Much as the veterans would hate to be cast as victims there is a case to be made that they were. As well as the heavy attrition rate and their treatment after the war they were misled over the area bombing policy. Interviewees in the film recall that the pre-ops briefings always emphasised the military or economic nature of the targets and skated over the intended loss of civilian life. Against Harris’s wishes, the bigger picture was shielded from them as it was from the wartime British public. Nevertheless, said George Dunn, they weren’t so naive as to think that civilians weren’t going to be killed: “Let’s face it, take Essen for example, the Krupp works – if you’ve got big factories you’ve got people to work in them. And those people are going to be living nearby.”

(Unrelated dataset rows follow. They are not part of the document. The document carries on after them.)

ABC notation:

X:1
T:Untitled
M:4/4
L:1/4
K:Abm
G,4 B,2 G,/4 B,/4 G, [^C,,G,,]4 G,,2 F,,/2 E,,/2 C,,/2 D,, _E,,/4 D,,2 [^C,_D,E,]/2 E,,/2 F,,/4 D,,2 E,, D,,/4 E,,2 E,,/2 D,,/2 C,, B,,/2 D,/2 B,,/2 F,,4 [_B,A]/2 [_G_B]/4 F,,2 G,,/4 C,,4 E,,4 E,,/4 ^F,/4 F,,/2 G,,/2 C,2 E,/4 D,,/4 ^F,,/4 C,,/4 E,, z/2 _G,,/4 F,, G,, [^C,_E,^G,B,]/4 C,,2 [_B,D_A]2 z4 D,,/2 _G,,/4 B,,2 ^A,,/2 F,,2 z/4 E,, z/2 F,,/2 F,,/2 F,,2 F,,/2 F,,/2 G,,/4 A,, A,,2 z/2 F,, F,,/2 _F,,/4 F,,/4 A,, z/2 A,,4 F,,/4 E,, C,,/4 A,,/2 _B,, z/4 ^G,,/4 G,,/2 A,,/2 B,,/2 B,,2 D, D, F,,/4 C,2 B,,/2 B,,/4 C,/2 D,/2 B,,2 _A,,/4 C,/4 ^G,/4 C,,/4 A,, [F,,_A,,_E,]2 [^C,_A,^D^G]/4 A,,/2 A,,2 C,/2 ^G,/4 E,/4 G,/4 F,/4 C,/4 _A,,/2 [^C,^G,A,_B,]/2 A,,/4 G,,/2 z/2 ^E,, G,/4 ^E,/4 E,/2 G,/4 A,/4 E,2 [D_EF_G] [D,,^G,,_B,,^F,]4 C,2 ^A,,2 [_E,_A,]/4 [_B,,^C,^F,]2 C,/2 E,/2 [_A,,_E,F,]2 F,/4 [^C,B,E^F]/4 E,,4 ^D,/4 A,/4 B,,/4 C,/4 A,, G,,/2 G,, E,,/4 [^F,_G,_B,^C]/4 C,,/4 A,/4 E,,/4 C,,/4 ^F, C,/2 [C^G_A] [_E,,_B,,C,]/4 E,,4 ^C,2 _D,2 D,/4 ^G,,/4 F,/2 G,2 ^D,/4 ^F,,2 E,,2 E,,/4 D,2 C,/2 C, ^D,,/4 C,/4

The biggest loss of civilian life in one night was in Dresden on February 13/14 1945 when 25,000 perished. It was the single most controversial raid of the bombing war on Germany and to this day Dresden is a byword for the questionable morality of the strategy. Tellingly Churchill omitted all mention of Dresden from his history of the Second World War.

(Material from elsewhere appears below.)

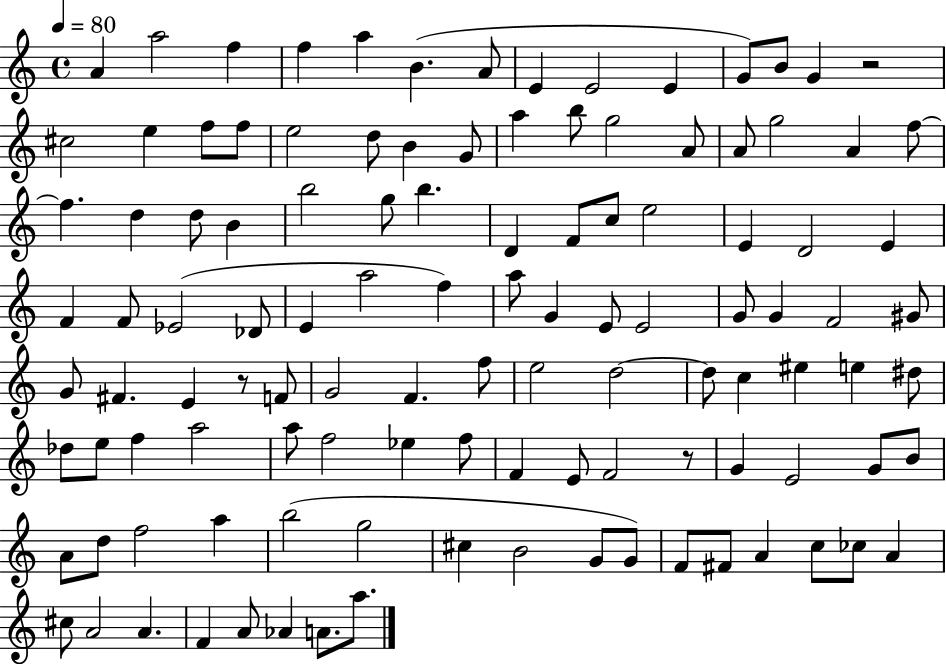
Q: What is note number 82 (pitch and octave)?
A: E4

Watching from 50 miles away that night as a firestorm turned the sky red over the city was a schoolgirl called Ursula Van Dam. Now 92, she married an Englishman after the war and ran a hairdressing salon in Hull. Her home town of Chemnitz was also bombed by the RAF, as she described in the film and in a FaceTime call for this article from her bungalow in Cambridge.
“There was a restaurant in the woods, a sort of lodge,” she said. “We said, ‘We’ll go in there, in the cellar. Who will drop a bomb on a forest?’” A bomb landed near the cellar and blew the door off. “The door came flying down into the cellar where we were lying. It was so close. We thought we had had it.” For Ursula and her family, who were half-Dutch, the terror was manifest but it was wrapped in hope. “We were pleased [about the bombing raids] because it meant the beginning of the end,” she said. On the terrible loss of civilian life in Germany she said simply, “It was Hitler’s fault. He was a monster.”

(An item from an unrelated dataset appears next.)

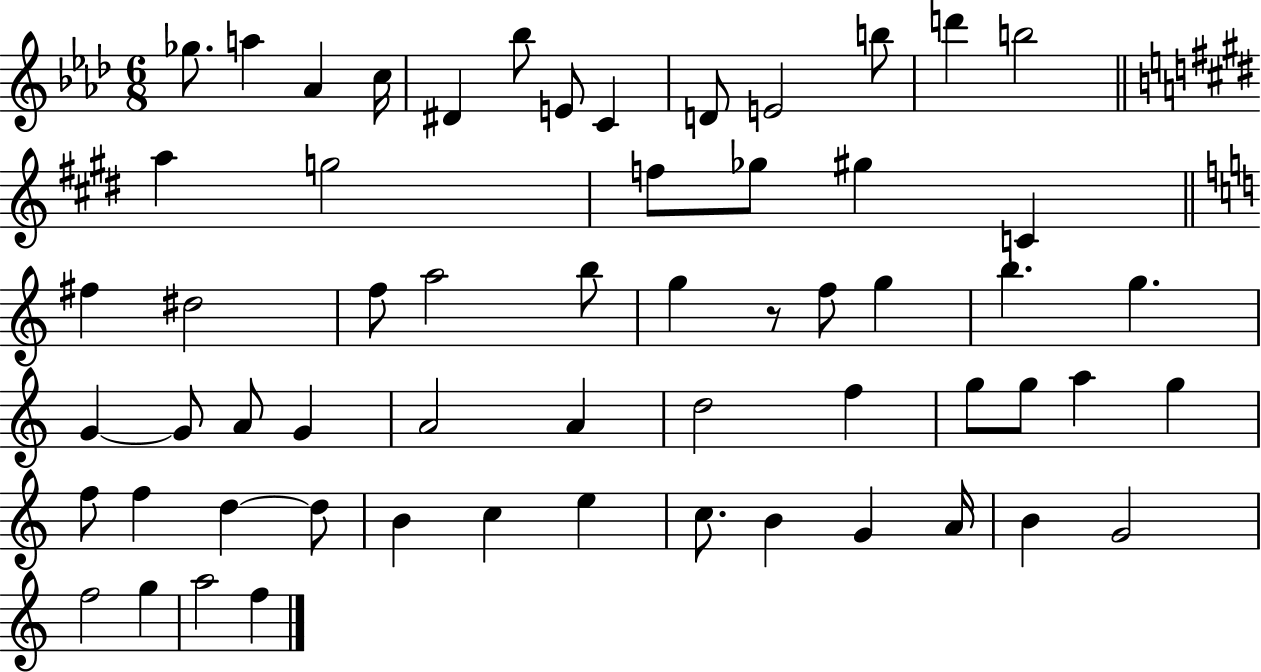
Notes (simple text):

Gb5/e. A5/q Ab4/q C5/s D#4/q Bb5/e E4/e C4/q D4/e E4/h B5/e D6/q B5/h A5/q G5/h F5/e Gb5/e G#5/q C4/q F#5/q D#5/h F5/e A5/h B5/e G5/q R/e F5/e G5/q B5/q. G5/q. G4/q G4/e A4/e G4/q A4/h A4/q D5/h F5/q G5/e G5/e A5/q G5/q F5/e F5/q D5/q D5/e B4/q C5/q E5/q C5/e. B4/q G4/q A4/s B4/q G4/h F5/h G5/q A5/h F5/q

Rusty Waughman left the RAF in 1952 after his first wife developed a terminal illness – a tragedy that he described, without irony, as “fortunate” because the trauma of losing his wife blotted out his memories of the war. But the war was not done with him. He suffered from perforated ulcers “for many many years” that a service medical confirmed were related to his wartime experiences. Anxiety still wells up in his everyday life: “I should be doing this. Have I got time to do this? Going out shopping was ridiculous. Will there be a parking space when I get there? It does leave scars.”
The memory that really haunts him is of a raid on Essen when “the flak and the fighters were massive” and he suffered what nowadays would be called a panic attack. “It was like needles being pushed into your head. My knees were shaking. I couldn’t see properly.” So he lowered his seat so he could no longer witness the horror unfolding in the sky and recited a prayer he had barely thought of since he was six years old: “Now I lay me down to sleep I pray thee, Lord, my soul to keep…” It did the trick. “I never had that fear or terror ever again.”
But the terror hasn’t gone away. It has become part of who he is. Part of who they all are. “When I go to bed at night – it’ll happen tonight – as soon as I pop my head on the pillow I can see flak bursting,” he said. “It only lasts for a few minutes. I know what it is. It doesn’t bother me.”